What is required
Only the lines in the entries below from the line with "foto fra Medicinsk Museion" to the line with "American Goldfinch eating Birch Seeds", both included, belong in the answer, transcribed exactly and without pictures.

Records to use
-*-
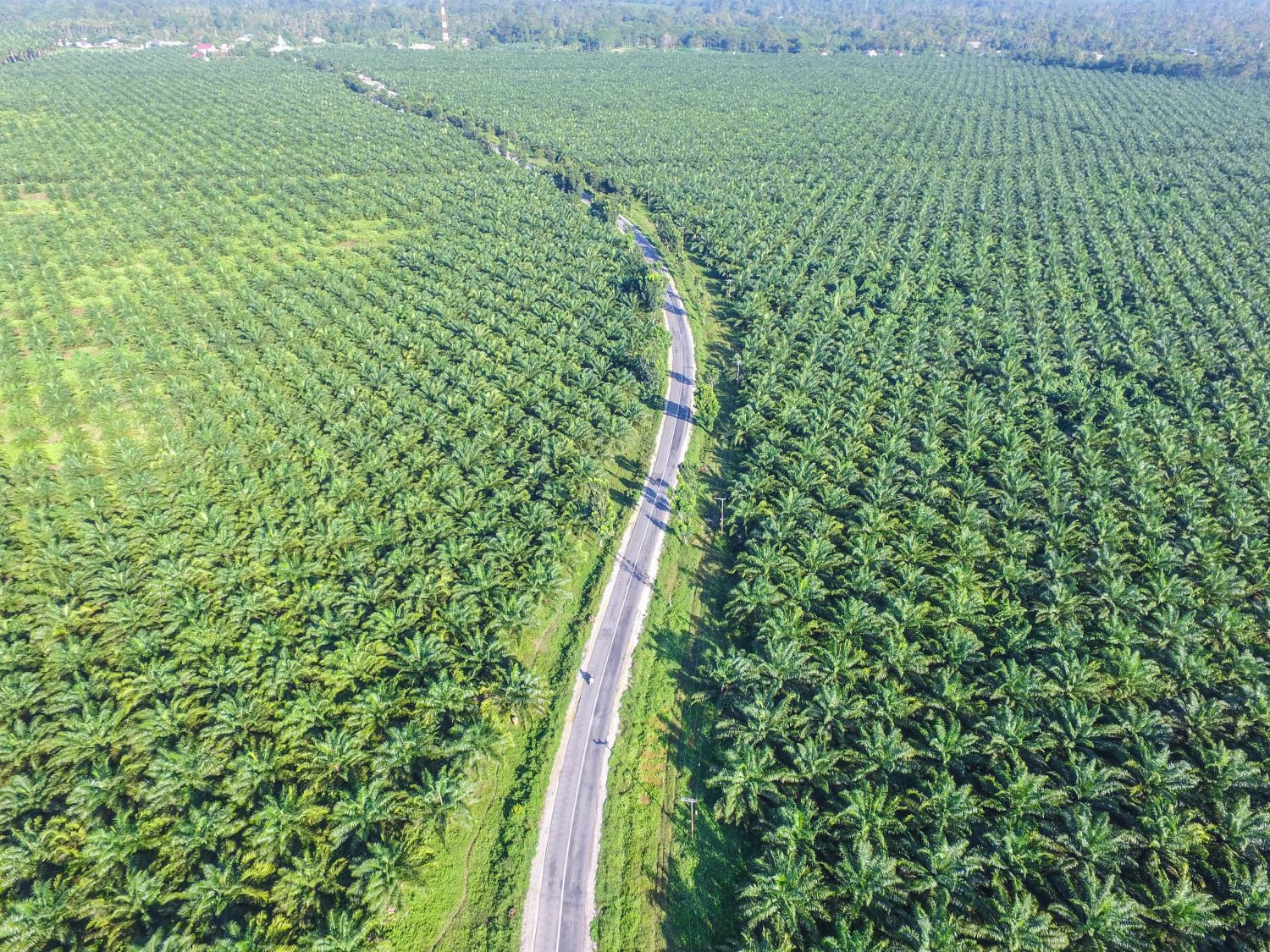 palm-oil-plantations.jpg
-*-
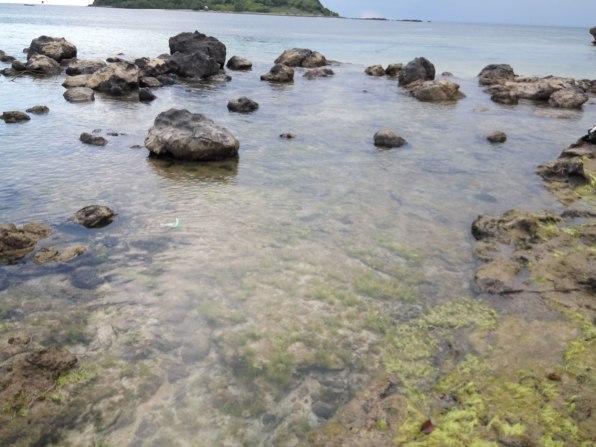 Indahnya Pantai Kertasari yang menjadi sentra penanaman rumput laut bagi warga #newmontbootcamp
-*-
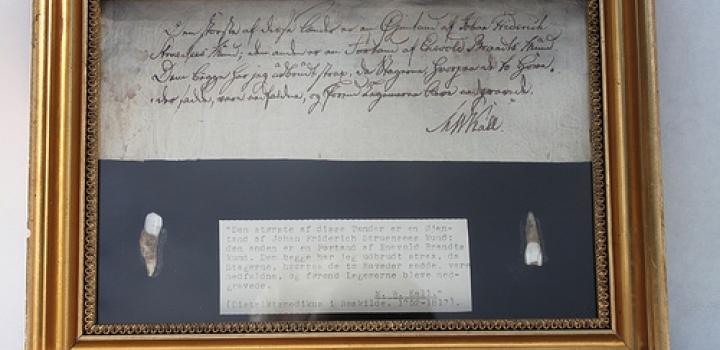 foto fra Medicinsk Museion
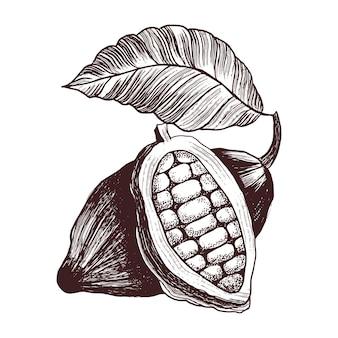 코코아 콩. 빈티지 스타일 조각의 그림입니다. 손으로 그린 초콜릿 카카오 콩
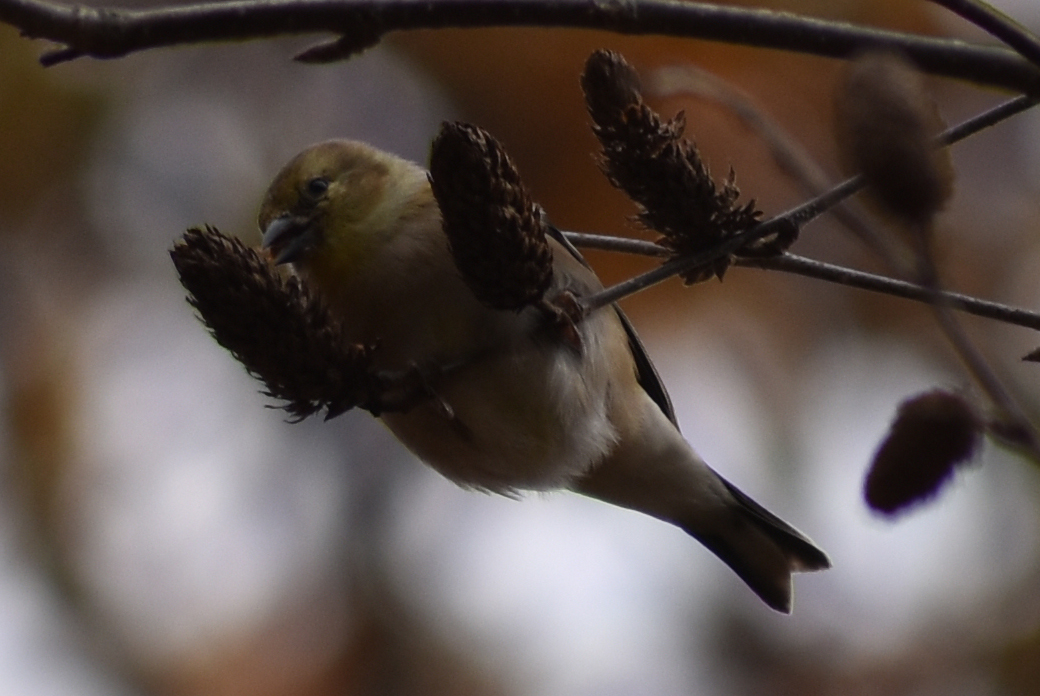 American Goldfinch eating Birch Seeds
-*-
Written answer
 foto fra Medicinsk Museion
 코코아 콩. 빈티지 스타일 조각의 그림입니다. 손으로 그린 초콜릿 카카오 콩
 American Goldfinch eating Birch Seeds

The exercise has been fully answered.